• Goal of the exercise: Pull out the stretch of lines below, from the line containing "What is the physical" through the last line of the records. Copy them word for word and give nothing else.

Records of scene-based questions

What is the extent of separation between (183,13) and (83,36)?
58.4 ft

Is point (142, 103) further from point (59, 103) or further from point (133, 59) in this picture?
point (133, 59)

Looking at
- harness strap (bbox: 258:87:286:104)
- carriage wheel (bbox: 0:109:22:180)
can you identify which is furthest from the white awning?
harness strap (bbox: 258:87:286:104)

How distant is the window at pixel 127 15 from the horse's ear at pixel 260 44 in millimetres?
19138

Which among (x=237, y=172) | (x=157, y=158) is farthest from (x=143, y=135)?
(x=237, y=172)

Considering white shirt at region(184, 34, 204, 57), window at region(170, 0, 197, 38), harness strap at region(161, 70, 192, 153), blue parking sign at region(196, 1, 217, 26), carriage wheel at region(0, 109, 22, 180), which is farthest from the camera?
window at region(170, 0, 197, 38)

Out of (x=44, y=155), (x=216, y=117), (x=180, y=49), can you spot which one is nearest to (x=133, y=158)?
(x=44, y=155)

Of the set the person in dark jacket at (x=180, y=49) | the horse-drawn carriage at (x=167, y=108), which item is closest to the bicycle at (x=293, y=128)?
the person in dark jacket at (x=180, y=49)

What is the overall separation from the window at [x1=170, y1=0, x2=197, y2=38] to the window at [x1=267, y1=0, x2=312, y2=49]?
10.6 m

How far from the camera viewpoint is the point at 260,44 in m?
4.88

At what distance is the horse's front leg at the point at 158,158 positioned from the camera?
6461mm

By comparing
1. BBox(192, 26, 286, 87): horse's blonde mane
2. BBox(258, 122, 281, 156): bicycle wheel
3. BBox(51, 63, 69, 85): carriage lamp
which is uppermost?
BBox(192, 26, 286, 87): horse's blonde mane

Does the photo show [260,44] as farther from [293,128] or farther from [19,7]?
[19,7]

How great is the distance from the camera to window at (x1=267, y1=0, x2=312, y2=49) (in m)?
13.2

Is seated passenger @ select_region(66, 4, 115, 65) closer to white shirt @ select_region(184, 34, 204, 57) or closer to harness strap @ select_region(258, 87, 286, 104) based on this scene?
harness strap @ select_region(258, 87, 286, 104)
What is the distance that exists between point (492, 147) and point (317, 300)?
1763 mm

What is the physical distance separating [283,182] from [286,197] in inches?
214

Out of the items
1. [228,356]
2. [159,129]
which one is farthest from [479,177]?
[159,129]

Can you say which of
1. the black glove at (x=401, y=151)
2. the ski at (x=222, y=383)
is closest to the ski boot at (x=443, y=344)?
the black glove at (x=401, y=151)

• Solution for this exercise:
What is the physical distance separating [283,182] from [286,197] in inches?
214

Out of the items
1. [228,356]
2. [159,129]
which one is farthest from [479,177]?
[159,129]

Can you say which of
1. the black glove at (x=401, y=151)
2. the ski at (x=222, y=383)
is closest to the ski boot at (x=443, y=344)?
the black glove at (x=401, y=151)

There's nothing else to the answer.